Transcribe the passage of the Docker notes between "- Container: A" and "for your image.", inclusive.

→ **Document section**:
## begin
My goal is to learn a better way of developing, deploying, and testing my applications without the headache of getting my local environment switched around each time I jump into different projects. I also aim to better understand CI/CD.
Docker is an open platform for developing, shipping, and running applications. It allows you to separate your applications from the infrastructure. Docker follows a client-server architecture.
- Documents: Docker Installation Guide for Ubuntu
- Docker: Docker is a way to package software so it can run on any hardware.
- Dockerfile: A blueprint for building a Docker Image.
- Image: A read-only template with instructions for creating a Docker Container.
- Container: A running instance of a Docker Image/process, such as a Node application or Ruby application.
Each instruction in the Dockerfile is treated as a layer.
- FROM: Defines a base for your image.
- RUN: Executes a command in a new layer on top of the current image.
## end
→ **Given data**:
## begin
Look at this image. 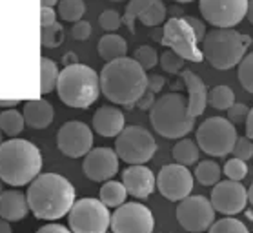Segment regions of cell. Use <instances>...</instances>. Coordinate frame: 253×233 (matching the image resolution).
## end
→ **Task response**:
- Container: A running instance of a Docker Image/process, such as a Node application or Ruby application.
Each instruction in the Dockerfile is treated as a layer.
- FROM: Defines a base for your image.